Changing Audience Field in Issuer URI

Questions
1

Hello Okta Developers,

I am setting up OKTA with my Spring Boot Application 2.1.x. I built it following one of your examples. Got it work as expected. When I try to change the Audience section within the Authorization Server from api://default to client Id (My companies default), I get a 400 error stating

Identity Provider: Unknown

Error Code: invalid_request

Description: The ‘redirect_uri’ parameter must be an absolute URI that is whitelisted in the client app settings.

I have searched up and down the forums looking to why this happening but I cant find anything.

Here is my call in the controller
@RequestMapping(value = { “/loginuser” }, method = RequestMethod.GET)
public String loginuser(@AuthenticationPrincipal OidcUser user, Model model, HttpServletRequest request) {
String email = user.getEmail();

	        model.addAttribute("email", email);
	        model.addAttribute("lastAccess", usersLastAccess.get(email));
	        model.addAttribute("firstName", user.getGivenName());
	        model.addAttribute("lastName", user.getFamilyName());
	        model.addAttribute("NickName", user.getNickName());

application.properties

okta.oauth2.issuer=https://dev-508476.okta.com/oauth2/aus1tv98c9u9yBuAk357
#okta.oauth2.issuer=https://dev-508476.okta.com/oauth2/default #If I use this issuer, Application runs perfectly 
okta.oauth2.clientId={my Client Id}
okta.oauth2.clientSecret={my Client Secret}

Thank you for your help

2

Hi @bstrick1

The error that you mentioned is caused by the redirect_uri query parameter in the url not being also added in Okta under Admin >> Applications >> your OIDC app >> General >> Login Redirect URIs.

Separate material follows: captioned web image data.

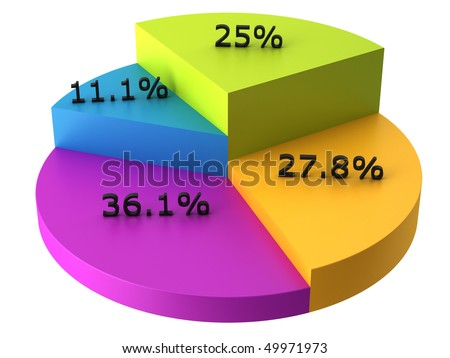 Colorful 3D pie chart with percents - stock photo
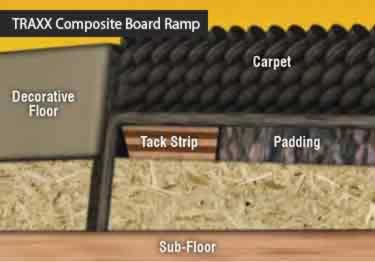 Carpet Shims and Ramps by TRAXX large image 2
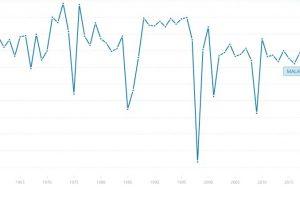 GDP-Msia-graph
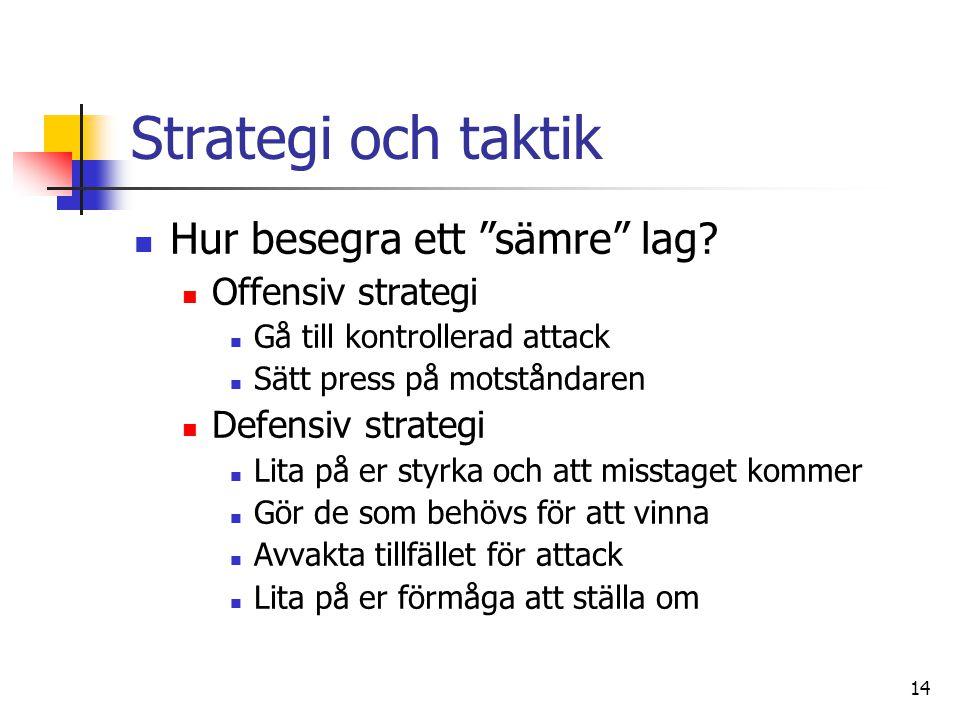 """14 Strategi och taktik Hur besegra ett """"sämre"""" lag? Offensiv strategi Gå till kontrollerad attack Sätt press på motståndaren Defensiv strategi Lita på"""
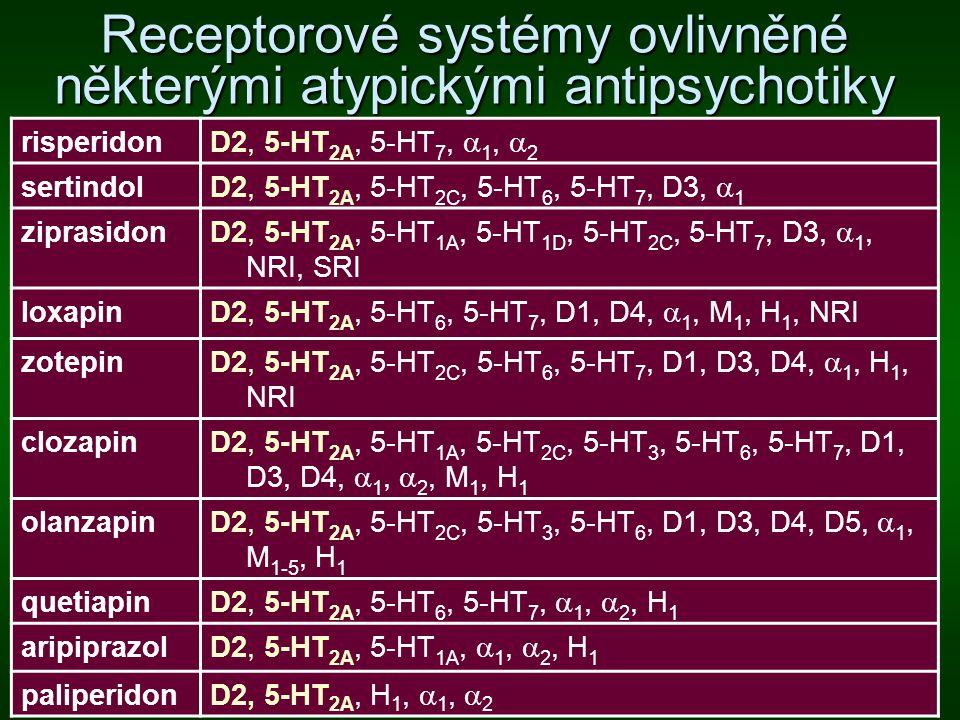 Receptorové systémy ovlivněné některými atypickými antipsychotiky risperidon D2, 5-HT 2A, 5-HT 7,  1,  2 sertindol D2, 5-HT 2A, 5-HT 2C, 5-HT 6, 5-H
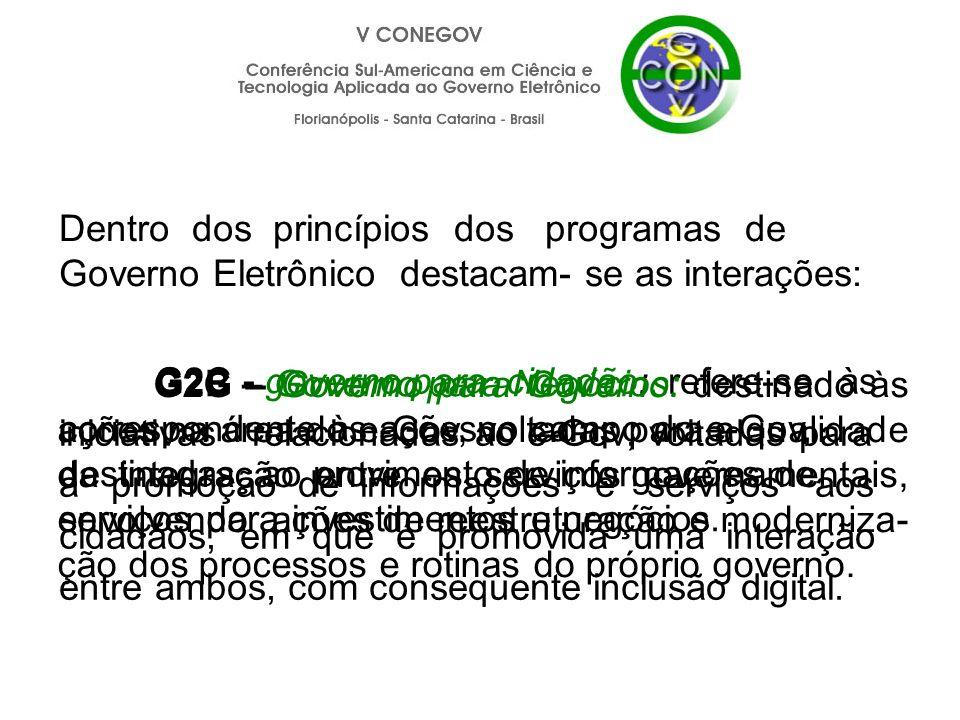 Dentro dos princípios dos programas de Governo Eletrônico destacam- se as interações:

Can you please add the URL and let us know how it goes?

3

I added http://localhost:8080/loginuser in the Login redirect URI.

I am still not getting in but I do get an error stating

[access_denied] Policy evaluation failed for this request, please check the policy configurations.

4

Hi @bstrick1

Can you please check under Security >> API (or directly API if using Developer Admin Console) >> Authorization Servers >> your authorization server >> Access Policies if you have a custom policy and rule for your OIDC application and OIDC flow used?

5

Hello @dragos
I have not added any Access Policies.

6

Hello @dragos

Do I need to add an Access Policy?

7

Hi @bstrick1

Yes, please add an Access Policy, as this is required to evaluate the user’s and app’s permissions on the authorization server.

8

“Polices are evaluated in priority order, as are the rules in a policy. The first policy and rule that matches the client request is applied and no further rule or policy processing occurs. If a client matches no policies, the authentication attempt fails and an error is returned.”

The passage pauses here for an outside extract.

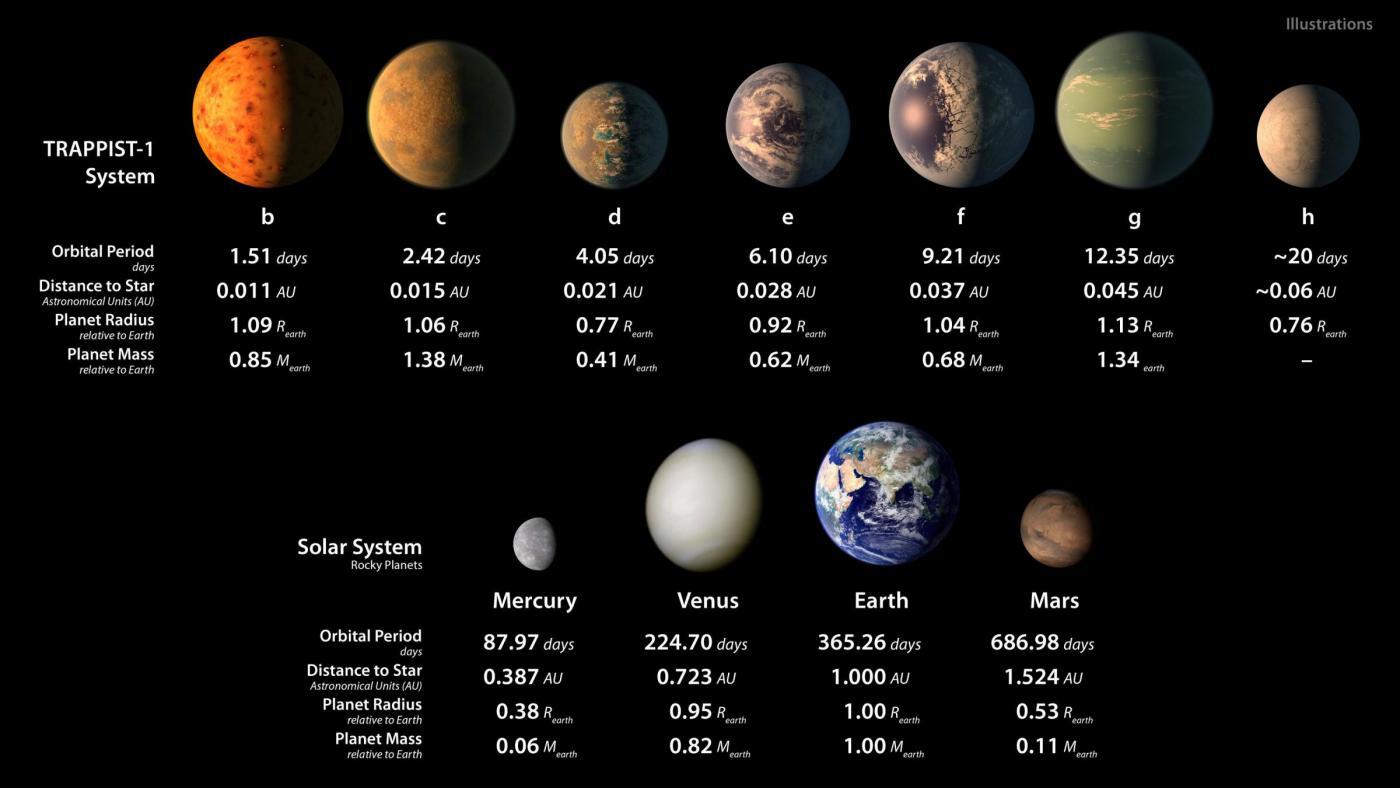 La Nasa scopre 7 nuovi pianeti simili alla Terra: l'ironia del web
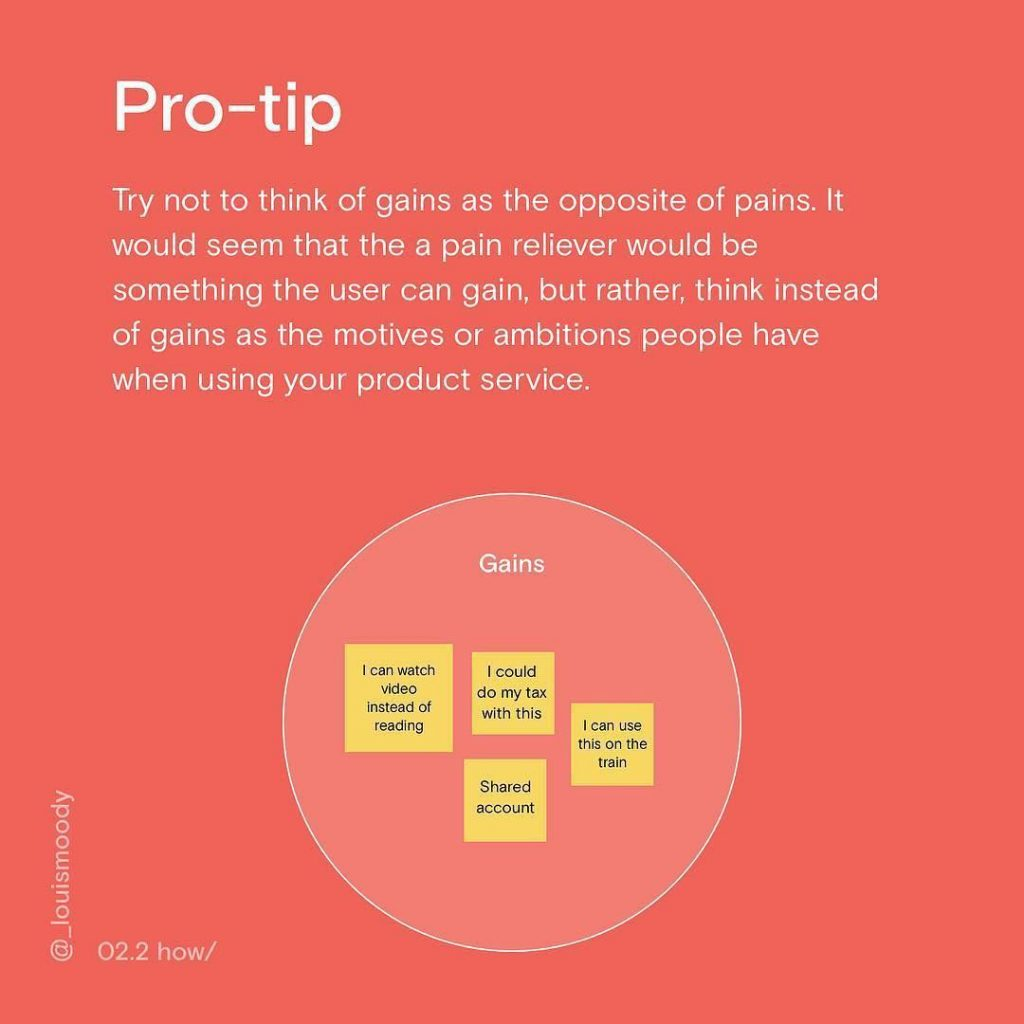 Pro-tip. Try not to think of gains as the opposite of pains. It would seem that the pain reliever would be something the user can gain, but rather, think instead of gains as the motives or ambitions people have when using your product service.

https://developer.okta.com/docs/guides/customize-authz-server/create-access-policies/

9

Hello @Govner

I added an access policies and rule to the authorization server. I am still getting a 400 error stating.

Error Code: invalid_request

Description: The ‘redirect_uri’ parameter must be an absolute URI that is whitelisted in the client app settings.

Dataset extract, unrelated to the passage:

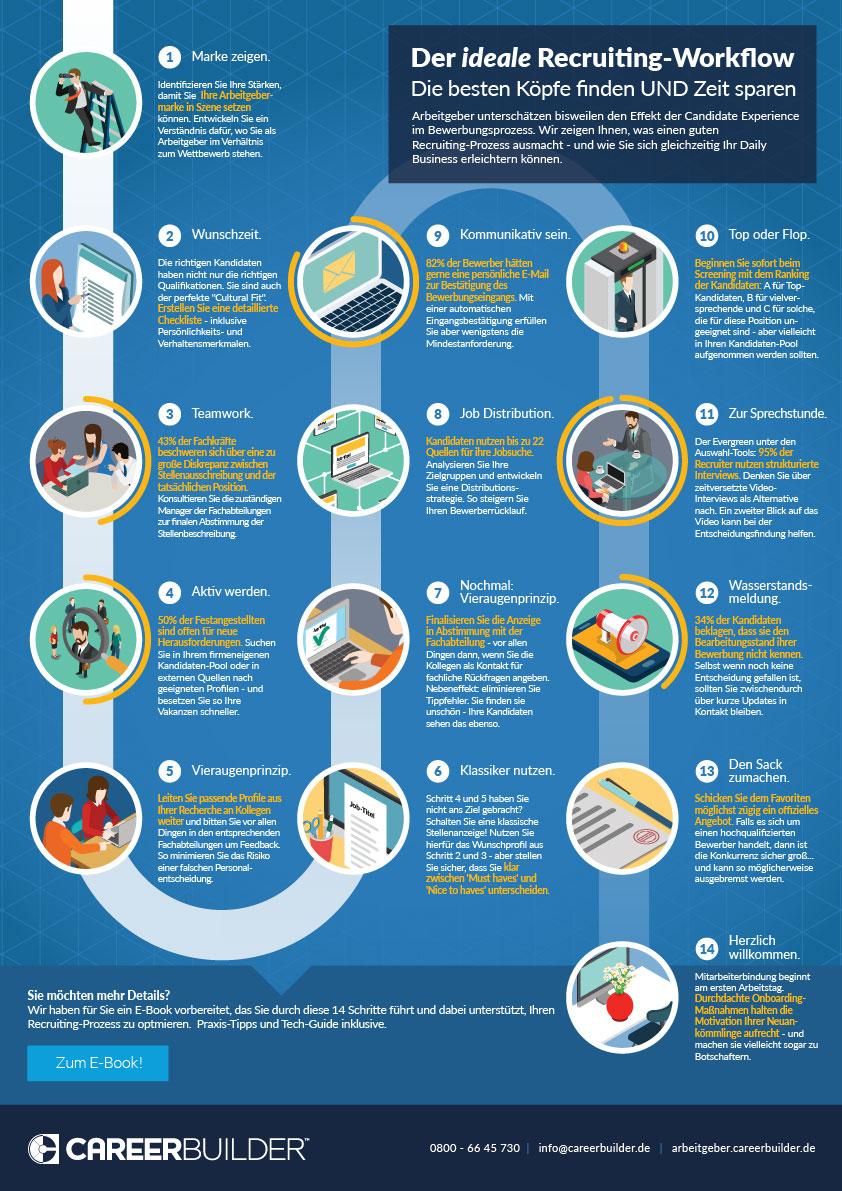 Recruitment Workflow Infographic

I have also added all the URLS to the Login Redirect URI’s, I am still getting the error message after this.

Thank you,
Bryce

10

Hello @dragos

I am still having issues with the 400 error. Any suggestions?

11

Hi @bstrick1

Can you please copy the redirect_uri that you have set as query parameter in the link to /authorize endpoint and add it inside the OIDC app in Okta under Admin >> Applications >> OIDC app >> General >> Login Redirect URI?

12

This topic was automatically closed 24 hours after the last reply. New replies are no longer allowed.